Excerpts of spatial question data:
============================================================

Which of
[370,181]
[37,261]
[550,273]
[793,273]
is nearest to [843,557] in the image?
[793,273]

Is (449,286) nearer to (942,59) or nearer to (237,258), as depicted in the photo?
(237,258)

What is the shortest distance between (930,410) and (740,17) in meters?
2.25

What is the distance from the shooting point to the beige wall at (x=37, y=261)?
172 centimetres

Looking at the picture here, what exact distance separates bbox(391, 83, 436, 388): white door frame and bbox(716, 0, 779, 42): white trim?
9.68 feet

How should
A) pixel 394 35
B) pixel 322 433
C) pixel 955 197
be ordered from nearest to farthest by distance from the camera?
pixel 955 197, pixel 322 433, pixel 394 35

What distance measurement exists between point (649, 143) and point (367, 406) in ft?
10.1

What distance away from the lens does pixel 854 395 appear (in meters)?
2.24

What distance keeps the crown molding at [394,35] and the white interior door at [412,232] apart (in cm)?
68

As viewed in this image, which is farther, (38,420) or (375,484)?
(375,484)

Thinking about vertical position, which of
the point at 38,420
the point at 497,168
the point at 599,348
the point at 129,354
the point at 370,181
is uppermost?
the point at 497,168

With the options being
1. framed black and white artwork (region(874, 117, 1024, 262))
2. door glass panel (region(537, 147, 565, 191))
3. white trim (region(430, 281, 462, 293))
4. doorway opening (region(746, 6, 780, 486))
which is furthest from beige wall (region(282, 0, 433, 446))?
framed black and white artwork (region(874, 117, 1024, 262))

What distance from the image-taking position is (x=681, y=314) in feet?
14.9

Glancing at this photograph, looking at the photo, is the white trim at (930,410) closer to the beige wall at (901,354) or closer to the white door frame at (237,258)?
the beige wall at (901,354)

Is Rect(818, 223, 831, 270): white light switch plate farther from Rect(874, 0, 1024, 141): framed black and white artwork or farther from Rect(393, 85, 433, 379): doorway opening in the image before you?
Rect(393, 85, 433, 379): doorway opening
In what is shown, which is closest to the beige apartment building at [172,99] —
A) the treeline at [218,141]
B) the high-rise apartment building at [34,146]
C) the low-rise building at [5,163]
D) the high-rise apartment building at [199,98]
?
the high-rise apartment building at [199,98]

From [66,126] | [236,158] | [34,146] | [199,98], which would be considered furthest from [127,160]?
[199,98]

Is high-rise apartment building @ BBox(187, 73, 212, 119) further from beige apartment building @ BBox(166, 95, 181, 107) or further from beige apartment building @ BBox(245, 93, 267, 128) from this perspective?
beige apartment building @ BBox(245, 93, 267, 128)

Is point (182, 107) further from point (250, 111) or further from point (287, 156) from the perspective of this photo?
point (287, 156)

============================================================

* **Request**: Reproduce all of the material above word for word.

* **The answer**:
Which of
[370,181]
[37,261]
[550,273]
[793,273]
is nearest to [843,557] in the image?
[793,273]

Is (449,286) nearer to (942,59) or nearer to (237,258), as depicted in the photo?
(237,258)

What is the shortest distance between (930,410) and (740,17) in meters?
2.25

What is the distance from the shooting point to the beige wall at (x=37, y=261)?
172 centimetres

Looking at the picture here, what exact distance separates bbox(391, 83, 436, 388): white door frame and bbox(716, 0, 779, 42): white trim?
9.68 feet

How should
A) pixel 394 35
B) pixel 322 433
C) pixel 955 197
be ordered from nearest to farthest by distance from the camera?
pixel 955 197, pixel 322 433, pixel 394 35

What distance measurement exists between point (649, 143) and point (367, 406) in ft?
10.1

What distance away from the lens does pixel 854 395 appear (in meters)?
2.24

What distance keeps the crown molding at [394,35] and the white interior door at [412,232] apart (in cm)?
68

As viewed in this image, which is farther, (38,420) or (375,484)?
(375,484)

Thinking about vertical position, which of
the point at 38,420
the point at 497,168
the point at 599,348
the point at 129,354
the point at 370,181
is uppermost?
the point at 497,168

With the options being
1. framed black and white artwork (region(874, 117, 1024, 262))
2. door glass panel (region(537, 147, 565, 191))
3. white trim (region(430, 281, 462, 293))
4. doorway opening (region(746, 6, 780, 486))
which is furthest from beige wall (region(282, 0, 433, 446))?
framed black and white artwork (region(874, 117, 1024, 262))

What distance from the image-taking position is (x=681, y=314) in feet?
14.9

Glancing at this photograph, looking at the photo, is the white trim at (930,410) closer to the beige wall at (901,354) or closer to the white door frame at (237,258)?
the beige wall at (901,354)

Is Rect(818, 223, 831, 270): white light switch plate farther from Rect(874, 0, 1024, 141): framed black and white artwork or farther from Rect(393, 85, 433, 379): doorway opening in the image before you?
Rect(393, 85, 433, 379): doorway opening
In what is shown, which is closest to the beige apartment building at [172,99] —
A) the treeline at [218,141]
B) the high-rise apartment building at [34,146]
C) the low-rise building at [5,163]
D) the high-rise apartment building at [199,98]
?
the high-rise apartment building at [199,98]

From [66,126] | [236,158] | [34,146] | [199,98], which would be considered furthest from [127,160]?
[199,98]

Is high-rise apartment building @ BBox(187, 73, 212, 119) further from beige apartment building @ BBox(166, 95, 181, 107) or further from beige apartment building @ BBox(245, 93, 267, 128) from this perspective?
beige apartment building @ BBox(245, 93, 267, 128)

Is point (182, 107) further from point (250, 111) or further from point (287, 156) from the perspective of this photo?
point (287, 156)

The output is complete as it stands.